Crusoe occupies a unique position in the AI landscape. While most AI companies are building models or applications, Crusoe builds the physical infrastructure that makes AI possible — data centers powered by clean and renewable energy. Founded in 2018 by Chase Lochmiller and Cully Cavness, the company started with an audacious idea: deploy modular data centers at remote oil fields to convert wasted methane flares into useful compute.

That idea turned into a $10 billion company. Crusoe raised $1.375 billion in its Series E in October 2025, and its total funding now exceeds $3.9 billion. Investors include NVIDIA, Founders Fund, Salesforce Ventures, Mubadala Capital, and Franklin Templeton. The company is building OpenAI's Stargate data center — a $12 billion, 1.2-gigawatt campus in Abilene, Texas that represents one of the largest AI infrastructure projects in history.

But behind the headlines and the megawatt numbers, what is it actually like to work there? We dug into employee reviews, compensation data, and the company's trajectory to give you an honest picture of Crusoe as an employer in 2026.

Crusoe at a Glance

Founded 2018
Headquarters Denver, CO
Founders Chase Lochmiller & Cully Cavness
Company Size ~1,200 employees
Valuation ~$10B (Series E, Oct 2025)
Revenue (2025) ~$998M (262% YoY growth)
Glassdoor 3.4 / 5.0
Recommend 58%
Culture Values Ship Fast · Social Impact · Eng-Driven · Strong Equity
$10B
Valuation
45+
GW power pipeline
56%
Headcount growth (YoY)

The Origin Story: From Flared Gas to Stargate

Most AI infrastructure companies start with chips or cloud software. Crusoe started with methane.
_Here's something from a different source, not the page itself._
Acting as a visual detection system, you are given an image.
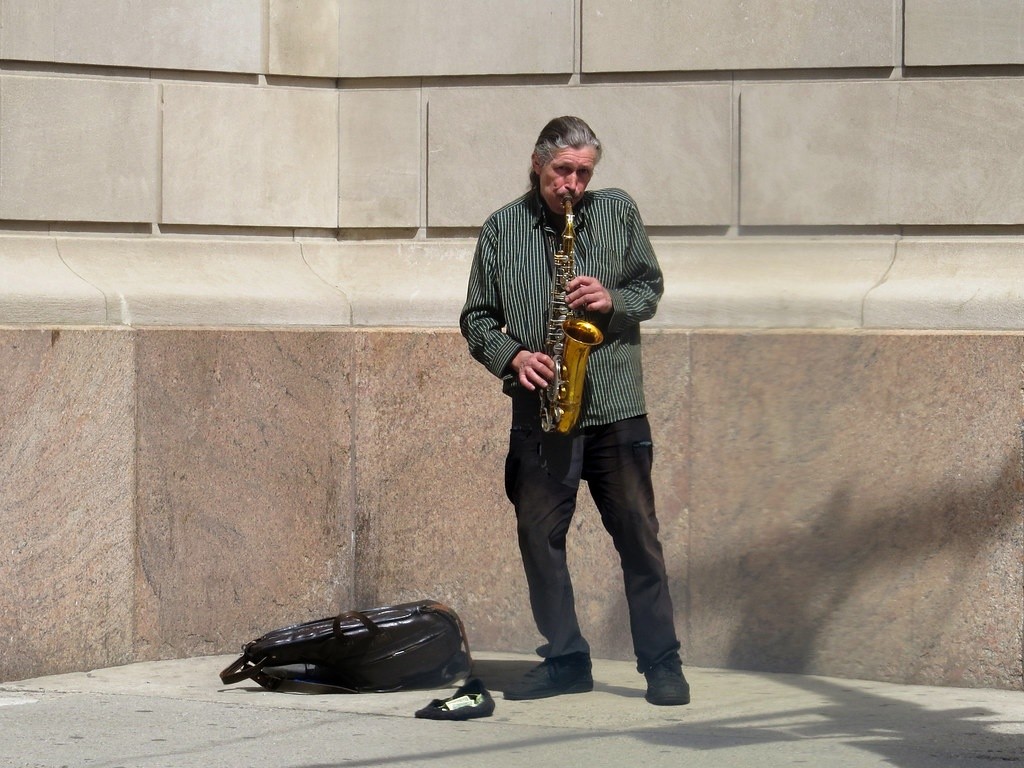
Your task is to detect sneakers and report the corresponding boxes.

Chase Lochmiller — who holds degrees from MIT (Mathematics and Physics) and Stanford (Computer Science, AI focus) — and Cully Cavness recognized that oil fields across the American West were burning off billions of cubic feet of natural gas because there was no pipeline infrastructure to capture it. That wasted energy could power compute.

Crusoe's Digital Flare Mitigation (DFM) technology deployed modular data centers directly at well sites, converting gas that would otherwise be flared into electricity for GPU workloads. By 2024, the company had expanded to 33 sites across six states, preventing over 5.4 billion cubic feet of gas from being flared and avoiding more than 680,000 metric tons of greenhouse gas emissions.

But DFM was the foundation, not the ceiling. As AI compute demand exploded in 2023–2025, Crusoe pivoted from small modular deployments to gigawatt-scale data centers. The company is now building the first phase of OpenAI's Stargate campus in Abilene, Texas — 1.2 gigawatts of capacity, live just one year after construction began. Crusoe's power pipeline has grown over 4x and now exceeds 45 gigawatts. Named a Fast Company Most Innovative Company for 2026, Crusoe has transformed from a climate-tech startup into a vertically integrated AI factory.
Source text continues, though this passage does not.